I'm currently building a quiz app and I need to design a database schema for it.
This is what I've tried so far: ERD Diagram
The biggest problem I have is with how to represent which questions have been already answered correctly by each user and which haven't.
In the current design the answered_questions table would grow very fast (assuming a pool of 2000 questions and 1million users it would be 2 billion entries, which doesn't seem to be a scalable approach). I thought of partitioning the answered_questions table by user_id but I don't if that's the most optimal solution.
Please note that I need to keep the information about which question is already answered because for each request i will have to retrieve the following information:
- 5 questions that have been correctly answered
- 5 questions that have not been correctly answered
filtered by the category, subcategory and user_id.
How could I redesign it to avoid having to query the answered_questions table which can become very large over time?
Any help is very much appreciated.
2 Answers 2
I think that you should modify your design so that answered_questions
only contains rows for questions that were answered. In other words, do away with the boolean answered
column and don't store the rows where it would be FALSE
.
I doubt that all 2000 users will answer one million questions, so that should reduce the size of the table considerably.
Regarding table questions
: Having correct_answers
as TEXT isn't practical.
- If it's a multiple choice test...
Then each question has several pre-defined answers that the user can pick. Are you going to put an array of answers into that TEXT column? It would be more practical to have an answers
table like so:
answer_id PK
question_id FK into questions
answer_is_correct BOOL
answer_score INT if you want to assign scores to answers
answer_order INT
If you want to order answers in the display and especially change the order, then you should never do that by changing the primary key because that will break references, so an extra column with an order number can be useful. Without that they will come out of the select in undefined order, which isn't necessarily a problem in this case.
Table answered_questions
should contain at least:
user_id FK into users
answer_id FK into answers
However that makes it difficult to enforce constraints like "one row per user and per question", so we need to add question_id:
user_id FK into users
question_id INT NOT NULL
answer_id INT NOT NULL
(question_id,answer_id) REFERENCES answers(question_id,answer_id)
PRIMARY KEY (user_id,question_id,answer_id)
The foreign key enforces integrity and the PK ensures the table can have at most one answer per question for each user. It also provides a useful index.
If the user has not answered this question, then the absence of the row with (user_id,question_id) is enough information. There is no need to add a bool to record whether the question was answered or not, and clog the table with lots of rows that serve no purpose. As a general rule, rows with a bool column that really says "this row shouldn't be there"... shouldn't be there.
The biggest problem I have is with how to represent which questions have been already answered correctly by each user and which haven't.

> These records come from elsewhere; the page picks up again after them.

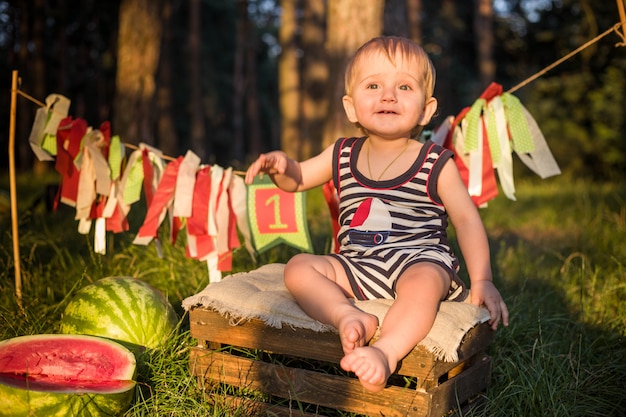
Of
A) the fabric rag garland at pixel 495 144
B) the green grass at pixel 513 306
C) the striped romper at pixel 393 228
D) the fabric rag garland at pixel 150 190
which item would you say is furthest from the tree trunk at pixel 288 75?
the striped romper at pixel 393 228

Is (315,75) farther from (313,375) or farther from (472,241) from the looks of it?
(313,375)

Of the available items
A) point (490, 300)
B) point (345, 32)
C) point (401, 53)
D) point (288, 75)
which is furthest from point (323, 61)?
point (490, 300)

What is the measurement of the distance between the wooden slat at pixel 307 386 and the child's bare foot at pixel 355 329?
225 mm

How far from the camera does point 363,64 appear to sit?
2990 millimetres

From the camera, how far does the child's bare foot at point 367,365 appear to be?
229 cm

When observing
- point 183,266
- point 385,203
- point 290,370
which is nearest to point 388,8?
point 183,266

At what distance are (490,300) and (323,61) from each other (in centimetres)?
1144

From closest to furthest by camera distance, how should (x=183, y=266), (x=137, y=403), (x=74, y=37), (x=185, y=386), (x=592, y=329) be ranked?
(x=137, y=403)
(x=185, y=386)
(x=592, y=329)
(x=183, y=266)
(x=74, y=37)

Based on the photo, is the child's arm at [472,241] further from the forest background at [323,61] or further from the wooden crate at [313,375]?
the forest background at [323,61]

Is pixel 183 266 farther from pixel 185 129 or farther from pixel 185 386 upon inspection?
pixel 185 129

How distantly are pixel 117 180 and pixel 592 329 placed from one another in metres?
2.78

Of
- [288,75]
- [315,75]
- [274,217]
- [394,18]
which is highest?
[394,18]

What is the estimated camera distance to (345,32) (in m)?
6.73

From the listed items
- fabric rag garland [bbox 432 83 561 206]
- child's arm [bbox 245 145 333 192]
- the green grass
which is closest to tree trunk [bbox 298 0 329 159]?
the green grass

You can replicate the answer_is_correct column from the answers table into the answered_questions table, but that comes with a gotcha: since it's not part of the PK in answers, you can't really put a FK on it, so if you want to update it in table answers, it won't be replicated to table answers_questions. If that's okay with you then the advantage of duplicating the column is you can put an index on it (user_id,question_id,answer_is_correct) to speed up selects.
Personally I'd use another solution, and not duplicate the columns. In order to get the information you want you can use a select like so:
SELECT
q.*,
a.answer_id,
a.is_correct
FROM questions q
LEFT JOIN answered_questions aq ON (aq.question_id=q.question_id AND aq.user_id=...)

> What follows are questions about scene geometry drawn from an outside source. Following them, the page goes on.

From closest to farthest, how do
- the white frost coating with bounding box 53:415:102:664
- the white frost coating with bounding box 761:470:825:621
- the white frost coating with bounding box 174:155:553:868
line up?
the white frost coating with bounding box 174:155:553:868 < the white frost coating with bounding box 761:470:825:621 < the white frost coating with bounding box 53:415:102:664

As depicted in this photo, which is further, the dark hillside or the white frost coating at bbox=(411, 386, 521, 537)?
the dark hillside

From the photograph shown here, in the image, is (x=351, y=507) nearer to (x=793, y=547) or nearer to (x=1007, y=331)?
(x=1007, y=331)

LEFT JOIN answers a ON (a.answer_id = aq.answer_id)
You could add other conditions like question category in WHERE clause. For each (user_id,question_id) table answered_questions either contains one row or no rows, so if the question was not answered, due to LEFT JOIN, a.answer_id will be NULL. In fact you could only look at a.is_correct in the result set: NULL if the question was not answered, true/false if it was answered correctly/incorrectly.
This scans all questions, there's no other choice really. Thankfully answered_questions has a multicolumn index on (user_id,question_id,answer_id) so postgres will use a fast index only scan. The index is clustered in the proper way, order of columns is important here, we want rows with the same (user_id,question_id) to be on adjacent pages for speed. Especially putting user_id first is important as this lets pages for users who are not online at the moment fall out of cache without causing trouble.
In any case this is not the type of query you do on each page: if it's a website, you do it once per user at login, get the final results you want, then cache that in the session, and only update when needed or maybe at most every minute.
answered_questions
table byuser_id
" - Size of data at rest (total size of the table) is irrelevant to scalability. A 2 billion rows table is just as queryable as a 200 row table, depending on how much data you're actually asking for out of the table. Partitioning isn't meant for improving DQL query performance, that's a common fallacy. Proper indexing will "partition" your data in a much more efficient manner.